Na wege diecie trzeba się ostro pilnować, łykać suple, jakieś egzotyczne warzywa, by w parę miesięcy nie zatargać organizmu. Super eko - krowa z mojego regionu zła, hipsterskie warzywo z drugiej półkuli, które płynie tutaj statkiem, by popieścić podniebienie ekowojownika - bardzo dobry, świadomy wybór, ble ble ble...
@Wokulski, myślę, że podstawowym argumentem jest tutaj "żyj i daj żyć innym". Niestety, weganizm to dla osób w tym siedzących nie tylko dieta, to sposób życia i jakaś forma religii, czy wręcz sekty. Nie wystarczy im, że sami w tym siedzą, cały świat ma być dostosowany pod ich styl życia i widzimisię. Zobacz, dochodzi już do "teologicznych" rozkmin - czy jajo zniesione przez kurę można zjeść, czy nie. Nie musisz i nie masz jakiegoś moralnego obowiązku uczestniczyć w tych jałowych dyskusjach czy szukać argumentów.

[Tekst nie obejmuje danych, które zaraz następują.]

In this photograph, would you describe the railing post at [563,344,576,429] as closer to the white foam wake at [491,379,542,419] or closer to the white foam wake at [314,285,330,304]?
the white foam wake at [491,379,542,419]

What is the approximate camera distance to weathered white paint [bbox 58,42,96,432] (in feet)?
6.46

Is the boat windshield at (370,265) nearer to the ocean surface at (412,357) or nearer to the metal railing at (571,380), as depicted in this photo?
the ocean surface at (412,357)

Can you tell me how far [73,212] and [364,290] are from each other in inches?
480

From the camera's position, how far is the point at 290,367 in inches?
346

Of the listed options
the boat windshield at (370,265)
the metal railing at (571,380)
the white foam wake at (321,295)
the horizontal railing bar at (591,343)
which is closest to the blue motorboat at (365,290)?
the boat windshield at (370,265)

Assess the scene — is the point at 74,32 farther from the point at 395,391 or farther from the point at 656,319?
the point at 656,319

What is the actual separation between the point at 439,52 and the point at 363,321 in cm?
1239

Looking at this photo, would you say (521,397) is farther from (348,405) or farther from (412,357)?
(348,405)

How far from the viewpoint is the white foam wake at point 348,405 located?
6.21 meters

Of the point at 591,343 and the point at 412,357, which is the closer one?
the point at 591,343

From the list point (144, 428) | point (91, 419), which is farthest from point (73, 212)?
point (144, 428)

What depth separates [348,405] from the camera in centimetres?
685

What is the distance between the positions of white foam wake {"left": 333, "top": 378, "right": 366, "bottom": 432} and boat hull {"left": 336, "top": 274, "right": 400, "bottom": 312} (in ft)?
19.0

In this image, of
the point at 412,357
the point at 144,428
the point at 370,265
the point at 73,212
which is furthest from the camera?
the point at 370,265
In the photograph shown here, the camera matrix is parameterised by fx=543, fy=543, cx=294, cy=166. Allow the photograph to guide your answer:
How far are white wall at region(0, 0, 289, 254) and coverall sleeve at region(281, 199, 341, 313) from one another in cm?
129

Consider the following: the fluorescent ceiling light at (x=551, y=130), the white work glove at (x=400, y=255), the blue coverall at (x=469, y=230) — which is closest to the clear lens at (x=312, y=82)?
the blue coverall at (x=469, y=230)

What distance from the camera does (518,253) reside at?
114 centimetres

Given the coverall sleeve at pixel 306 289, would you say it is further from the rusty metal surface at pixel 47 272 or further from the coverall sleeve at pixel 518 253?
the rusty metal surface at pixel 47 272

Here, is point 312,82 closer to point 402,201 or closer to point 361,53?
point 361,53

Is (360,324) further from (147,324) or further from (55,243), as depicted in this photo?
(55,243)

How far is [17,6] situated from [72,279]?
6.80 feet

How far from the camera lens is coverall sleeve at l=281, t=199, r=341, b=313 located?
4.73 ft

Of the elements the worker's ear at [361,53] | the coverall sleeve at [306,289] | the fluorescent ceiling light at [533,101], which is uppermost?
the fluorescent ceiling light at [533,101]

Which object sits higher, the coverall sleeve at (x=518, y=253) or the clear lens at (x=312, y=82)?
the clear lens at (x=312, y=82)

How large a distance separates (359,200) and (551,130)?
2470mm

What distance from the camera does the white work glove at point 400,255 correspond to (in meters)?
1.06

Twoim świętym prawem jest być wszystkożernym, zajadać się schabowym i naprawdę, możesz delikatnie i kulturalnie, acz stanowczo spławić natręta.
@Besteer, Moim problemem jest to, że ja nie lubię czegoś robić bez określonych powodów, albo nie rozumiejąc tematu. ,,Natręt" jest istotny w moim życiu i chcę go zrozumieć, albo nawet pomóc mu zrozumieć. Bije od niej taki fanatyzm, że czasami nie chce mi się tego słuchać. Więc chcę sam to zrozumieć, żeby potem móc z taką osobą dyskutować. Nawet jeśli zostanie przy swoim to lepiej żeby wiedziała, dlaczego tak postępuje i o co walczy, niż żeby ślepo szła za modą i innymi.
@Wokulski, owszem, tylko czasami takiego człowieka nie da się przekonać. Ja już sobie odpuściłem jałowe dyskusje. Niektórzy muszą je wygrać za wszelką cenę i ja im to daję. W zamian nie psuje się atmosfera w zespole.
@Besteer, jestem tego świadom i jakby był to ktoś obcy to miałbym wyjebane, tutaj chcę chociaż spróbować, a potem dam sobie spokój.
Dochodzi jedynie ochrona środowiska co też jest argumentem, ale w takim razie to można podciągnąć pod to, że w sumie wybicie 9/10 naszej populacji znaczącą poprawi środowisko.
@Wokulski, właśnie doszedłeś do sedna. jakbyś posiadał ~90% planety to też nie chciałbyś żeby jacyś podludzie ci ją niszczyli swoim nadmiernym konsumpcjonizmem więc wymyśliłbyś m.in weganizm żeby ich wykończyć i mieć planetę tylko dla siebie.
@PostironicznyPowerUser, Ale jakim cudem weganizm miałby tę populację wykończyć?
@Wokulski, dlatego napisałem "między innymi"
@PostironicznyPowerUser, Rozumiem, czyli bardziej złożony temat, ale chyba wiem o co ci chodzi.